Selain fungsi hiburan yang sering kita lihat saat ini, wayang juga berperan sebagai media informasi dan media pendidikan. Wayang sebagai media pendidikan karena ditinjau dari isi cerita yang dipentaskan seringkali mengajarkan tentang nilai baik buruk dalam kehidupan manusia. Baik manusia sebagai individu atau manusia sebagai anggota masyarakat. Wayang sebagai suatu media informasi karena dapat memberikan pehaman pada suatu nilai tradisi. Selain itu dapat dipakai pula sebagai alat pendekatan bagi masyarakat untuk memahami suatu masalah dan seluk beluknya. Jika meninjau tentang fungsi wayang sebagai media hiburan, tentu saja hal ini sudah lumrah di masyarakat. Wayang sering dipakai sebagai pertunjukan di berbagai macam acara yang esensinya untuk menghibur masyarakat.

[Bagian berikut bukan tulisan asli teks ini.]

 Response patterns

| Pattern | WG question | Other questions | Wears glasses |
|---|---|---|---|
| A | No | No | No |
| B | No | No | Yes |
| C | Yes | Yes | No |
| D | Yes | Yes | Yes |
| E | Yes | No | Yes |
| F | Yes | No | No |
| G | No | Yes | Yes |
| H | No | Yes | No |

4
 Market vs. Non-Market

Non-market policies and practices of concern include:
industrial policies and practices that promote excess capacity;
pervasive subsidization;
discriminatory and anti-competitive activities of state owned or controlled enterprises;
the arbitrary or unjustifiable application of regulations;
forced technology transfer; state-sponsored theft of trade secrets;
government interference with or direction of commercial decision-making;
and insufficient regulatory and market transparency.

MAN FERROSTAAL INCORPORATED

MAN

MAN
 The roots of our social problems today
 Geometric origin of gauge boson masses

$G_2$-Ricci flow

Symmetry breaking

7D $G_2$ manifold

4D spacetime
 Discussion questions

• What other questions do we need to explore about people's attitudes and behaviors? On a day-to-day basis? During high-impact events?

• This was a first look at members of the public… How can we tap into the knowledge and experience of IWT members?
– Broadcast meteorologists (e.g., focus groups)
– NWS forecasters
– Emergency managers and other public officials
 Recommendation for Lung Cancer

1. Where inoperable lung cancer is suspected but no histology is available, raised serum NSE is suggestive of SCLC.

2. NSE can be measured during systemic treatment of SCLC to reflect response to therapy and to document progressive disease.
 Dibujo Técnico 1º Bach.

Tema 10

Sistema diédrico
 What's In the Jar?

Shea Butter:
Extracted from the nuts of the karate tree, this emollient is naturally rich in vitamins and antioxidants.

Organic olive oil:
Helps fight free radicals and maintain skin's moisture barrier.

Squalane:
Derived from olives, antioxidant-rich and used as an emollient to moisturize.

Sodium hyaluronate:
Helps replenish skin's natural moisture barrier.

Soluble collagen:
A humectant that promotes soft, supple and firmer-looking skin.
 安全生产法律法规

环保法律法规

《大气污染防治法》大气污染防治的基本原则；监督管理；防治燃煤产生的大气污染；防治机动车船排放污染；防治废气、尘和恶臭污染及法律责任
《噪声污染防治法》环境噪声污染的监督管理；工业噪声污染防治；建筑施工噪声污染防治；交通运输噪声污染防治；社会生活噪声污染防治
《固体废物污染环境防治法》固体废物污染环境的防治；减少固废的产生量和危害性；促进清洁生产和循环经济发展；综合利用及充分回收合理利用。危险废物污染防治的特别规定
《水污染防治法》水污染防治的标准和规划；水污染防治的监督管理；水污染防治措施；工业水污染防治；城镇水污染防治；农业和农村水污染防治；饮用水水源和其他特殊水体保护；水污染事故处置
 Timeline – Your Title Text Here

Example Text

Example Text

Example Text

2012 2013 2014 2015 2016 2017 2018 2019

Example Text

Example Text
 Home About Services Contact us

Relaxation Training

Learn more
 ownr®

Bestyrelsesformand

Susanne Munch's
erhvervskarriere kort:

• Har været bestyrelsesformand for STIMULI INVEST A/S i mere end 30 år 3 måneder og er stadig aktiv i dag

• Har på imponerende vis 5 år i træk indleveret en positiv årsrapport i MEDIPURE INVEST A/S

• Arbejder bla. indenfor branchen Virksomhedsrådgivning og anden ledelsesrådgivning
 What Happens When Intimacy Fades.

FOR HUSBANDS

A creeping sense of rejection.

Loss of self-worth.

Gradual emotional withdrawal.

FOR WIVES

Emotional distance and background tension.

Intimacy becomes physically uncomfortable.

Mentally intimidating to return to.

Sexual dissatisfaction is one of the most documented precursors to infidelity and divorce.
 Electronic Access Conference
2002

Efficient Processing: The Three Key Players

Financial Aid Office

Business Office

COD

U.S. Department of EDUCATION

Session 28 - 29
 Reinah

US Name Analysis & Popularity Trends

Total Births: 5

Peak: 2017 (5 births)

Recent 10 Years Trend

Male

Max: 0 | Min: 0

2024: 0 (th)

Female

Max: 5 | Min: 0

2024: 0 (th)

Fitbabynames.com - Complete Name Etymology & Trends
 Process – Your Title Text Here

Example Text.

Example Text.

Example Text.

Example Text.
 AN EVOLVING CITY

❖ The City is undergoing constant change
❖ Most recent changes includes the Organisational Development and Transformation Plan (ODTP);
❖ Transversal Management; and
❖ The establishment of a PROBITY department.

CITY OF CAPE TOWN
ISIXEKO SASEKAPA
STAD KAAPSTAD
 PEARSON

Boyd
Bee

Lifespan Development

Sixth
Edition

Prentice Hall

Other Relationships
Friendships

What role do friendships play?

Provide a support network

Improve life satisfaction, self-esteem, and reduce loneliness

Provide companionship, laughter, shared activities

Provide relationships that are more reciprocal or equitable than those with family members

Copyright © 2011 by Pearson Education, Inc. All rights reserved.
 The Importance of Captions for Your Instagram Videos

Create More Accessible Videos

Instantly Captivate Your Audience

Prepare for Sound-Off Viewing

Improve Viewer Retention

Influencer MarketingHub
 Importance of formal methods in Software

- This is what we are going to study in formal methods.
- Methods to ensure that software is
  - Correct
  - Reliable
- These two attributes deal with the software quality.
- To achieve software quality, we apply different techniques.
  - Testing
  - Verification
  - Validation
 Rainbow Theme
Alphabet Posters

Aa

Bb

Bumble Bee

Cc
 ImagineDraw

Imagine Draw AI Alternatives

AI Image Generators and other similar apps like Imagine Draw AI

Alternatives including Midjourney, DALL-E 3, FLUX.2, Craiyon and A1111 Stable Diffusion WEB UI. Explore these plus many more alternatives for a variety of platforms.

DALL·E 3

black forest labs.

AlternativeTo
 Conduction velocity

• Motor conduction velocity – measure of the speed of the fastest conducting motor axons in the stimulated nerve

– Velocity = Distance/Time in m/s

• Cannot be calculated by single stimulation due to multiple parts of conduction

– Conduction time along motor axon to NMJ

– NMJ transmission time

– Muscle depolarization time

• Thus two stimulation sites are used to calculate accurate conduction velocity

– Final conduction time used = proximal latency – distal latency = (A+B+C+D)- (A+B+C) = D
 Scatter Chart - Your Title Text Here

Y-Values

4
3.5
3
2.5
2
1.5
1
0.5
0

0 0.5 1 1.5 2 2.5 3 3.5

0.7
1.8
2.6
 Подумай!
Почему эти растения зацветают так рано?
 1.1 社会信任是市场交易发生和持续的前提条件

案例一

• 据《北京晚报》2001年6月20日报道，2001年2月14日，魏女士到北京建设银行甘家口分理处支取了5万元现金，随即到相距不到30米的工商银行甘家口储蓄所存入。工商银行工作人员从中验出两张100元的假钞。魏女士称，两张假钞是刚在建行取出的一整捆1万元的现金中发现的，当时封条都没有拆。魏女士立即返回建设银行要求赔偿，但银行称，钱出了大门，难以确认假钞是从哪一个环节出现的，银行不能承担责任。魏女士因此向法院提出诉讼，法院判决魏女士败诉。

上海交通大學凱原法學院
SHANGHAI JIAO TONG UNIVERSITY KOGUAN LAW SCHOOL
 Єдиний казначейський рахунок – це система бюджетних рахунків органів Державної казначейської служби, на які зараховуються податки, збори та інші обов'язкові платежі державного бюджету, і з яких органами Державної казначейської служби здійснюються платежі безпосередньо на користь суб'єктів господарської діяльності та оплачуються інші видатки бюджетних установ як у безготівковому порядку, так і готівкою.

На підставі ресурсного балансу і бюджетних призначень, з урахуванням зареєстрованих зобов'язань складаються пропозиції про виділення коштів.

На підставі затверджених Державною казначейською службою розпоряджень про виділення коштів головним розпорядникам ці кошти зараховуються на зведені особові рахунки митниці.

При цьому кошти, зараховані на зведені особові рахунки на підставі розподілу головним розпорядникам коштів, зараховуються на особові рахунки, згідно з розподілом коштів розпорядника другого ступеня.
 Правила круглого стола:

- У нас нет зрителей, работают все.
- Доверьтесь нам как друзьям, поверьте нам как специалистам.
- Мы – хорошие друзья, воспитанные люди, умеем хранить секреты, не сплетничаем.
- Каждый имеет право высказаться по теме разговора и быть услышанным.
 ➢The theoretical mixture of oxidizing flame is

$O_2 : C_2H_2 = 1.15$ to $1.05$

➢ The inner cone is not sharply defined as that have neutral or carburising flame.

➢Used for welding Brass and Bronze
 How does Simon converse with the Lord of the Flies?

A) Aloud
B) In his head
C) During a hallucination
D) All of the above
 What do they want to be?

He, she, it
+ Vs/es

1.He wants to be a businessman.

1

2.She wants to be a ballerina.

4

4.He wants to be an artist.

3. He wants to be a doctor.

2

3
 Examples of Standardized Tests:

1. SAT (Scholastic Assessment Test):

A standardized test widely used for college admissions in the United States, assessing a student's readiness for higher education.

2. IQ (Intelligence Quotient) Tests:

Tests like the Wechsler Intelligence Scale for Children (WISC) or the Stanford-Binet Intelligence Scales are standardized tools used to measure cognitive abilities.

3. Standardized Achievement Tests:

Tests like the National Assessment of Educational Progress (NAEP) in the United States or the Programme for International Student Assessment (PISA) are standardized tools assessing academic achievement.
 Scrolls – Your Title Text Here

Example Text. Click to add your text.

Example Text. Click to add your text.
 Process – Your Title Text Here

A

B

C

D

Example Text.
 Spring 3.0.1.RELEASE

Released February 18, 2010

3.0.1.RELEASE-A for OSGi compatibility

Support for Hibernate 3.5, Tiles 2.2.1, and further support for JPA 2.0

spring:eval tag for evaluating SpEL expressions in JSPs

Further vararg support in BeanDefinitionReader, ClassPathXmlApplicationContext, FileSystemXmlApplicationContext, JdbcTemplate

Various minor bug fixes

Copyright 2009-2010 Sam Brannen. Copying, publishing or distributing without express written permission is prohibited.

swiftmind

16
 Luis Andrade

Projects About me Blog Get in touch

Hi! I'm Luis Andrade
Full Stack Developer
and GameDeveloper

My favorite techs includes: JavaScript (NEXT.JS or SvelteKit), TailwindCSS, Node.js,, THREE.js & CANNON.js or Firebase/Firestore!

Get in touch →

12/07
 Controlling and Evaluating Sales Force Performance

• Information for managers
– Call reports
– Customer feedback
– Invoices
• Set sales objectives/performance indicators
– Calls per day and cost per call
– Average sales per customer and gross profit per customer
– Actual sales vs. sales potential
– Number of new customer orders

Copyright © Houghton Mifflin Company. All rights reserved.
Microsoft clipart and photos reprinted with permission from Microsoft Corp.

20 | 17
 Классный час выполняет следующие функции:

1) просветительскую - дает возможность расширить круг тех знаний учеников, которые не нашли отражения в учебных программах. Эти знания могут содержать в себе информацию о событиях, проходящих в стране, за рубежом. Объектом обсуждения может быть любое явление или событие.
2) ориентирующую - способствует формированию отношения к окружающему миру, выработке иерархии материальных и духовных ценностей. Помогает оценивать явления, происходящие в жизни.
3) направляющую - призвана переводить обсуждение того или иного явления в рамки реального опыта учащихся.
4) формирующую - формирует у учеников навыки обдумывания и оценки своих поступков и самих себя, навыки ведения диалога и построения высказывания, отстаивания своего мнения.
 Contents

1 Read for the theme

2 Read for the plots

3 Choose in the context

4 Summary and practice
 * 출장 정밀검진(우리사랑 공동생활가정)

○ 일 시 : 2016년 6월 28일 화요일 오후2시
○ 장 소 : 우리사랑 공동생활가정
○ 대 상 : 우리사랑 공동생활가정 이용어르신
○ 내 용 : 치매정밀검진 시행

Melihat fungsi wayang sebagai media hiburan, media pendidikan sekaligus media informasi, maka sekiranya wayang dapat menjadi suatu media dalam penyampaian informasi tentang penyakit hepatitis B di masyarakat. Bentuk penyampaian informasi tersebut seperti penyuluhan, hanya saja dikemas lebih menarik dan atraktif. Wayang masa kini tidak melulu berbentuk tokoh-tokoh cerita masa lalu, namun sudah dikemas sesuai dengan zaman modern saat ini. Seperti wayang yang berbentuk anak-anak sekolahan dan sebagainya yang tergantung dari cerita yang dipentaskan. Wayang yang digunakan untuk media informasi tentang hepatitis B ini akan sangat baik jika disesuaikan dengan kehidupan masyarakat masa kini sehingga akan lebih mudah dimengerti. Bahasa yang digunakan juga harus bahasa sehari-hari yang mudah dipahami. Sasarannya adalah semua umur dan bukan hanya dari kalangan pedesaan namun juga perkotaan. Dalam penyampaian informasi ini tentunya dibutuhkan pemahaman para dalang tentang hepatitis B. Maka dari itu, dalam hal ini diperlukan keterlibatan para praktisi kesehatan. Merekalah yang sebelumnya akan mengedukasi si dalam tentang penyakit hepatitis B ini. Mengingat dalang tidak berlatar belakang pendidikan kesehatan, materi yang disampaikan hanya bersifat

superfisial. Hal-hal yang diberikan seperti faktor resiko, pencegahan dan gejalagejala awal. Selanjutnya bagaimana cerita yang dipentaskan akan diatur oleh sang dalang. Jalan cerita disesuaikan dengan kreativitas dalang. Tentunya tujuan utamanya adalah agar pesan tersampaikan dengan baik kepada masyarakat.

Metode penyampaian informasi tentang penyakit hepatitis B melalui wayang diharapkan dapat diterapkan di seluruh daerah di Indonesia. Dengan tampilan wayang yang menarik dan atraktif ini hendaknya mampu menarik minat masyarakat banyak. Tidak hanya mementingkan kuantitas, yang lebih penting adalah kualitas dimana diharapkan masyarakat mengerti dan bisa aware terhadap bahaya hepatitis B. Esensi dari metode ini adalah sebagai upaya preventif terhadap penyebaran penyakit hepatitis B. Seperti kalimat yang sudah sering kita dengar bahwa mencegah memang lebih baik daripada mengobati.